IAEA warns of threats to besieged Ukrainian nuclear plant as fighting flares

zaporizhzhya The Zaporizhzhya nuclear power plant. Credit: Ralf1969

The United Nations nuclear watchdog warned of threats to nuclear safety as fighting spikes around Europe’s largest nuclear powerplant in Southeast Ukraine, whose forces are pressing a counteroffensive against Russian troops.

The International Atomic Energy Agency said its experts deployed at the Russia-occupied Zaporizhzhia Nuclear Power Plant reported hearing numerous explosions over the past week, in a possible indication of increased military activity in the region, though they said there was no damage to the plant.

“I remain deeply concerned about the possible dangers facing the plant at this time of heightened military tension in the region,” IAEA Director General Rafael Mariano Grossi warned in a statement issued late Friday.

He noted that the IAEA team was informed that staff at the nuclear power plant had been reduced temporarily to minimum levels due to concerns of more military activity in the area.

“Whatever happens in a conflict zone, wherever it may be, everybody would stand to lose from a nuclear accident, and I urge that all necessary precautions must be taken to avoid it happening,” Grossi said.

The IAEA has repeatedly expressed concern that the fighting could cause a potential radiation accident the facility, which hosts six Soviet-built VVER reactors and numerous spent fuel storage pools. The reactors have been in shutdown mode for months, but they still require power and personnel to operate critical cooling systems and other safety features.
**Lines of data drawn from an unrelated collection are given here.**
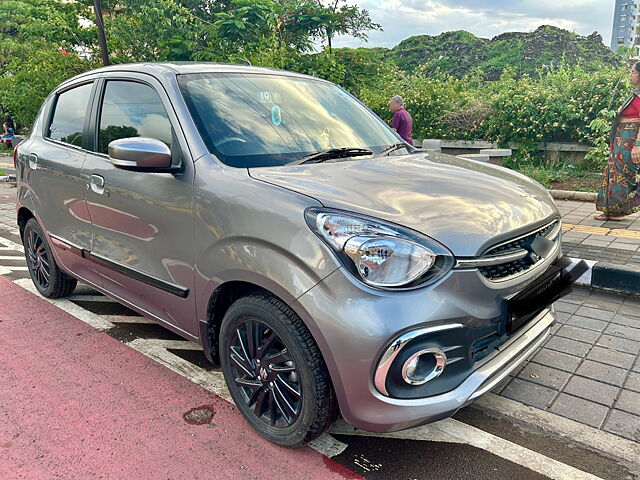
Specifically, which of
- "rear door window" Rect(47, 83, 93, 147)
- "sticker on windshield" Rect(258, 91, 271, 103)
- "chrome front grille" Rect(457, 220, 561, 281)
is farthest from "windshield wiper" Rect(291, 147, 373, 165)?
"rear door window" Rect(47, 83, 93, 147)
Separately, plant officials told the onsite IAEA experts that drone strikes had taken place in nearby Enerhodar, the plant’s company city where many of its staff and their families live.

The IAEA experts likewise observed the continued presence of mines between plant perimeter fences, though on a walk around, they reported they did not see that any additional ones had been laid.

The experts still have not been granted access to the rooftops of several reactor units to assess whether any military equipment has been placed upon them.